Using RSpec Ordered Message Expectations to Tighten your Specs

I quite enjoy the competitive undercurrent of ping pong pair programming. As the person writing the implementation code, it is fun to write something that will turn a test green, but still not necessarily do what my partner was expecting. Taking this approach has also been helpful for improving our specs. Take this example controller spec:

describe ArticlesController do
  describe "handling create" do
    before(:each) do
      @article = mock_model(Article, :save => nil)
      Article.stub(:new).and_return(@article)

      @user = mock_model(User)
      controller.stub(:current_user).and_return(@user)
    end

    it "should build a new article from posted data" do
      Article.should_receive(:new).with('title' => 'Test Post')
      post :create, :article => {:title => 'Test Post'}
    end

    it "should assign the current user as the article's author" do
      @article.should_receive(:author=).with(@user)
      post :create
    end

    it "should save the article"
      @article.should_receive(:save)
      post :create
    end
  end
end

This looks like a reasonable set of concise, clear examples, but you can easily make them all pass and without building a controller action that does what you expect:

class ArticlesController < ApplicationController
  def create
    @article = Article.new(params[:article])
    @article.save
    @article.author = current_user
  end
end

This satisfies the examples, but saving the article before assigning the current user as author isn't what we would have intended.
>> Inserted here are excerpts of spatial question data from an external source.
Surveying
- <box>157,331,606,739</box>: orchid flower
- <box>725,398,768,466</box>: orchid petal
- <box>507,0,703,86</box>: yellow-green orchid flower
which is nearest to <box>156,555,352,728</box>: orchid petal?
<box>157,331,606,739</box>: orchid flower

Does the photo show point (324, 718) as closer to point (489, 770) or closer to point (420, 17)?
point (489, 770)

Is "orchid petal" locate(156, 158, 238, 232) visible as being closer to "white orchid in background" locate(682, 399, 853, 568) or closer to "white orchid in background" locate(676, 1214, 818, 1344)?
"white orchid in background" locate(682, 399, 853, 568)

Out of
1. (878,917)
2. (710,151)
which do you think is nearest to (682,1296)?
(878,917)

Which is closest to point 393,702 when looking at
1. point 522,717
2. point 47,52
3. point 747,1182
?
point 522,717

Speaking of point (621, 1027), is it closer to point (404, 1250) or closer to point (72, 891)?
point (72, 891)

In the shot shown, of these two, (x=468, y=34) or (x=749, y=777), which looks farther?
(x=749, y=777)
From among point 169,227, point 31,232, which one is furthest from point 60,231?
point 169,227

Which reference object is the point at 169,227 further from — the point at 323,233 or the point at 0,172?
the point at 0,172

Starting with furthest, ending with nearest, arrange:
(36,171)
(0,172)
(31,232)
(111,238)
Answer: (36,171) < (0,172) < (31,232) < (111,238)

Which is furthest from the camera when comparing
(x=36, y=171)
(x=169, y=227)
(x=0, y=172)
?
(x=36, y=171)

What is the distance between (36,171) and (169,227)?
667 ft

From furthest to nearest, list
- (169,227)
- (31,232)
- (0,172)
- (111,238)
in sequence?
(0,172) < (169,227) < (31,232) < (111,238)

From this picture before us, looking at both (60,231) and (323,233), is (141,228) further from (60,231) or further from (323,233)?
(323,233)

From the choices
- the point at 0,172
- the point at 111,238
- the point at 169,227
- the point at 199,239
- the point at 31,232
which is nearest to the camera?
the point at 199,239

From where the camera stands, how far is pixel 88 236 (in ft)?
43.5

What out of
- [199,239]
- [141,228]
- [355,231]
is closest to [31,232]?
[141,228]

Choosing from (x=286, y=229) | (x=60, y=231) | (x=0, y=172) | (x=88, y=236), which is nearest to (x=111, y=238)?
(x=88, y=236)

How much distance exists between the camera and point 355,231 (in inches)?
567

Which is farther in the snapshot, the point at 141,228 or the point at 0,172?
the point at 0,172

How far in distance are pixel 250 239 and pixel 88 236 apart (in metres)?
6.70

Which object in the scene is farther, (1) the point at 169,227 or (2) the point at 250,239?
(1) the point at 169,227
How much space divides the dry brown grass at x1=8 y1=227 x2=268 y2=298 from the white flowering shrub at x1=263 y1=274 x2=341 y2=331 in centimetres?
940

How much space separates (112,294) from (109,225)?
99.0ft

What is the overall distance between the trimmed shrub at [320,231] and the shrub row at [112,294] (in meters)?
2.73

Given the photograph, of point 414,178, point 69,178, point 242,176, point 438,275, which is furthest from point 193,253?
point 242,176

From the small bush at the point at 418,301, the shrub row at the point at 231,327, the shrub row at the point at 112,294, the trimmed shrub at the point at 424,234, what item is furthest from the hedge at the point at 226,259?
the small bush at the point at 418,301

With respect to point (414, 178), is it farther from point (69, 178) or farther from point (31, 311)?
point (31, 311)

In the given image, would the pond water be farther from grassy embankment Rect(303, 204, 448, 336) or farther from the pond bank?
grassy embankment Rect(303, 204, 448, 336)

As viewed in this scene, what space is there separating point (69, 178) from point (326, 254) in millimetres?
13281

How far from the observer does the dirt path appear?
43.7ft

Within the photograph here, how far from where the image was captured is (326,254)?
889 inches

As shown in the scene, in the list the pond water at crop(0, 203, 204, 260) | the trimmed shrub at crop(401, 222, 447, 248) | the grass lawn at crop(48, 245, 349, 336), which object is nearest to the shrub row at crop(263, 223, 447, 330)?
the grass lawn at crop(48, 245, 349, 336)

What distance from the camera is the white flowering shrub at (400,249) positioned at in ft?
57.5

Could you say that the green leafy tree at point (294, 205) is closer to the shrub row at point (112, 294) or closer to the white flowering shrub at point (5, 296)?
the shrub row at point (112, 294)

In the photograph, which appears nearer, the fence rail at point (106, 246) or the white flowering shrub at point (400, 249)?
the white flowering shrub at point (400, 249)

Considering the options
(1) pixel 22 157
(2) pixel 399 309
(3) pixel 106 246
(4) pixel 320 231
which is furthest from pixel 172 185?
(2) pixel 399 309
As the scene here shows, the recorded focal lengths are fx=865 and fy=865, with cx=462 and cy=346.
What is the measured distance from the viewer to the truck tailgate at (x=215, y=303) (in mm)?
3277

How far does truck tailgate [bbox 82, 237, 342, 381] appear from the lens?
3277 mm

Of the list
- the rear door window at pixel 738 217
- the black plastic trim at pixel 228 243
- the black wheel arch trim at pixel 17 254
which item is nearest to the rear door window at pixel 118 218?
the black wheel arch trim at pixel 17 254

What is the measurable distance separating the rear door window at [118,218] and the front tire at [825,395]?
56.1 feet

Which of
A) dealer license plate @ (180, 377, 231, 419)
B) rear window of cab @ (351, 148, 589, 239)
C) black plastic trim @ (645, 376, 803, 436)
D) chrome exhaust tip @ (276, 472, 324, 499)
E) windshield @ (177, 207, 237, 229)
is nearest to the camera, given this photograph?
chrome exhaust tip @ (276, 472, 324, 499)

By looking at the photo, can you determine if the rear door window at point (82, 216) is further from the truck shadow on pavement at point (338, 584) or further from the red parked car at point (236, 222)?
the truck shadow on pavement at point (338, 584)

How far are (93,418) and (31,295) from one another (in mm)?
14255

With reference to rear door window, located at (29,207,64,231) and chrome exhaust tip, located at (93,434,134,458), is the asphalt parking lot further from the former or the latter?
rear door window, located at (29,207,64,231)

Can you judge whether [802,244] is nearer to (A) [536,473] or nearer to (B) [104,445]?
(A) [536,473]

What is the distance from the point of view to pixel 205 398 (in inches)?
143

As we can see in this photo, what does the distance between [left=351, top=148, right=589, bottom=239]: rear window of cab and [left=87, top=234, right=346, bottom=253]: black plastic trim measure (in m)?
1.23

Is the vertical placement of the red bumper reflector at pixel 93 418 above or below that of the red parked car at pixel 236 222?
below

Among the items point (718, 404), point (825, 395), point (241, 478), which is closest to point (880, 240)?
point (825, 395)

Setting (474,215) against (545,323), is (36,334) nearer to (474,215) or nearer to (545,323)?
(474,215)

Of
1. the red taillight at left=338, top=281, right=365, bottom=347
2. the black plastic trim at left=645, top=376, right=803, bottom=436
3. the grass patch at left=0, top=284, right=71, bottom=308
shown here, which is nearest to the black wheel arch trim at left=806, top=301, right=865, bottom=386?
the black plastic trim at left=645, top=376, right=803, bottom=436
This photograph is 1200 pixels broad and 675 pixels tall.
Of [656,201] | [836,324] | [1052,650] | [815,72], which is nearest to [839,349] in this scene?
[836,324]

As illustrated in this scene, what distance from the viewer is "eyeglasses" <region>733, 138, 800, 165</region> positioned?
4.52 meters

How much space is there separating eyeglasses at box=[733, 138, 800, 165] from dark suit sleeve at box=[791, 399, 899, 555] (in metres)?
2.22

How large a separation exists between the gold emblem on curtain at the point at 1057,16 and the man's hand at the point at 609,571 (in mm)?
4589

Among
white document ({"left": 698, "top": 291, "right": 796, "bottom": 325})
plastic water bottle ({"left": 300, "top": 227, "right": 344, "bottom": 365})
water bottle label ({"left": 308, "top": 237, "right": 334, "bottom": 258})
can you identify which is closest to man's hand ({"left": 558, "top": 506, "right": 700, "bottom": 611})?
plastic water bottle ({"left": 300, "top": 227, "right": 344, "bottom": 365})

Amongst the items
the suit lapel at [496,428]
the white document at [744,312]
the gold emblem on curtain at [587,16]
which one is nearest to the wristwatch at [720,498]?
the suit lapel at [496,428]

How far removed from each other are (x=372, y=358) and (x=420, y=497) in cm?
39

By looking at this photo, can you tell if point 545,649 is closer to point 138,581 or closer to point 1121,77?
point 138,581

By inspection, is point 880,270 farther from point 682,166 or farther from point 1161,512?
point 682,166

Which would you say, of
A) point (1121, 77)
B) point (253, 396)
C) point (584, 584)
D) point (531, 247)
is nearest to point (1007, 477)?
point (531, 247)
Enter RSpec's ordered message expectations. These allow you to specify the order in which you expect an object to receive message calls.

describe ArticlesController do
  describe "handling create" do
    it "should save the article after assigning the current user as author"
      @article.should_receive(:author=).with(@user).ordered
      @article.should_receive(:save).ordered
      post :create
    end
  end
end

This example would fail with the above controller action, and force us to write it properly:

class ArticlesController < ApplicationController
  def create
    @article = Article.new(params[:article])
    @article.author = current_user
    @article.save
  end
end

The result is a controller that does what you expect, a stronger set of specs, and an increased capacity for true behaviour driven development. Win, win, win!